Sik Cheong to expand vegetable oils business post-IPO


From left: Sik Cheong executive director Wong Hin Loong, managing director Wong Hing Ngiap, independent non-executive chairman Abdul Razak Haji Ipap, TA Securities Holdings Bhd executive director of operations Tah Heong Beng and head of corporate finance Dominic Seah.

PETALING JAYA: Sik Cheong Bhd aims to raise RM17.8mil via an initial public offering (IPO) exercise on the ACE Market of Bursa Malaysia with the money meant for expansion of its operations.

The refined, bleached and deodorised (RBD) palm olein repackaging firm’s IPO entails a public issuance of 66 million new ordinary shares as well as an offer for sale of 20 million shares by existing shareholders, priced at 27 sen per share.

Managing director Wong Hing Ngiap said 40.3% or RM7.2mil of the proceeds will go towards the expansion of the group’s existing packaging facility, known as Factory 9.

“This rebuild will facilitate our new product – high oleic soybean oil, creating an additional income stream for our group.
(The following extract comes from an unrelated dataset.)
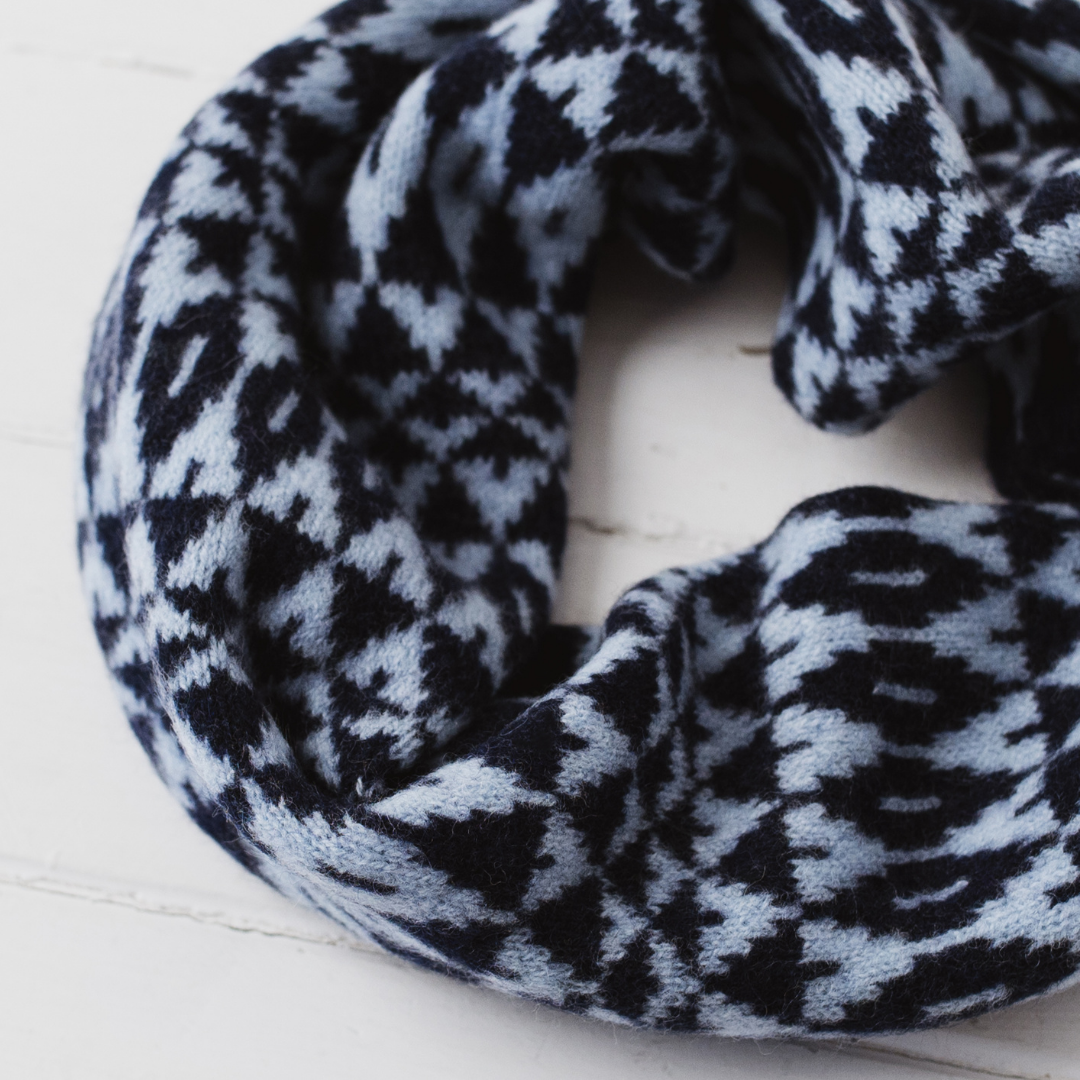 Mirror snood / cowl - navy and angelite blue (PRE-ORDER)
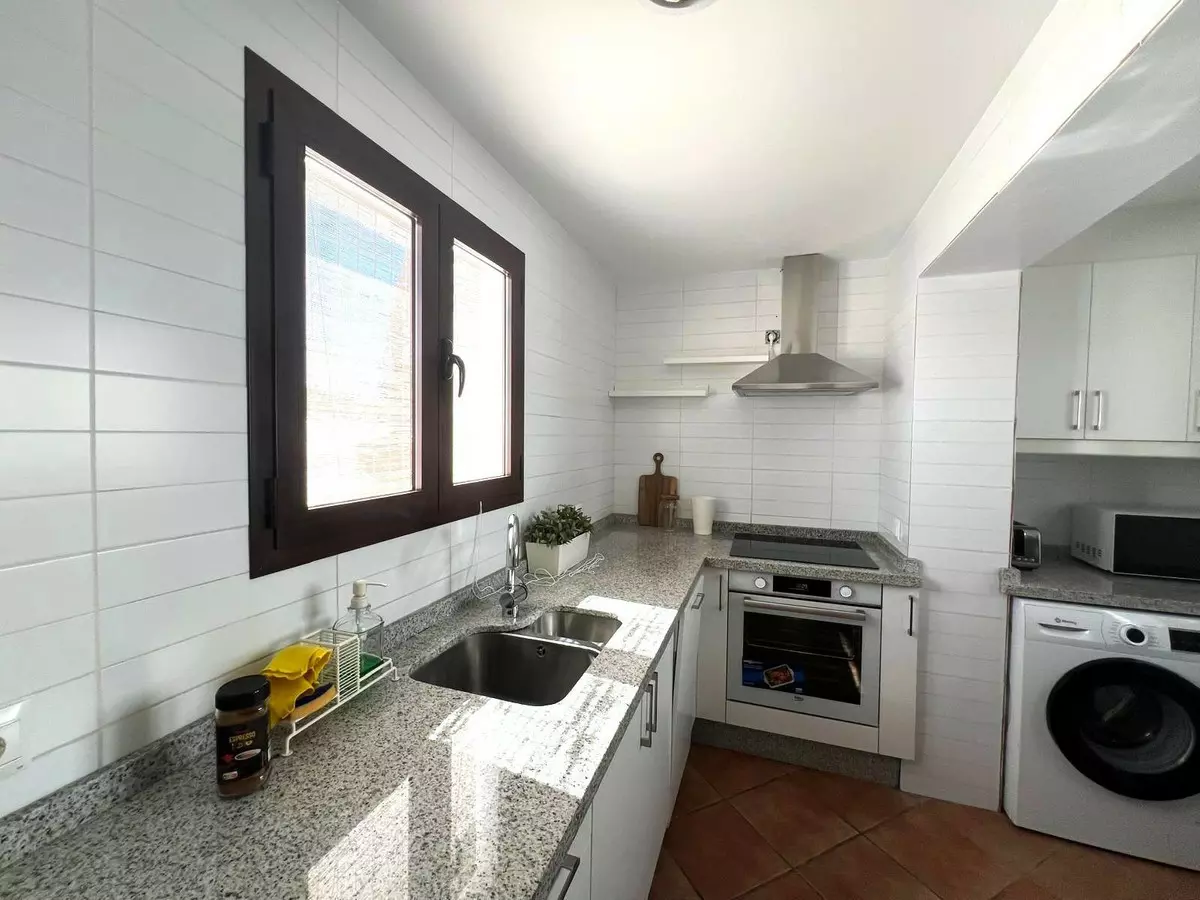 2-bedroom Apartment In Estepona, Spain (87 M²)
“The expansion also addresses the current space constraints for repackaging and storing RBD palm olein oil products at the existing facilities,” he said.

Expected to commence operations by the second quarter of 2026, Wong said Factory 9 will have a total built up area of 18,041 sq ft as well as an additional estimated capacity of 9,470 tonnes a year once completed.

Wong said Sik Cheong’s new venture into distributing high oleic soybean oil comes after factoring in high demand from the market as well as existing customers.

Sik Cheong is scheduled to list on Aug 13.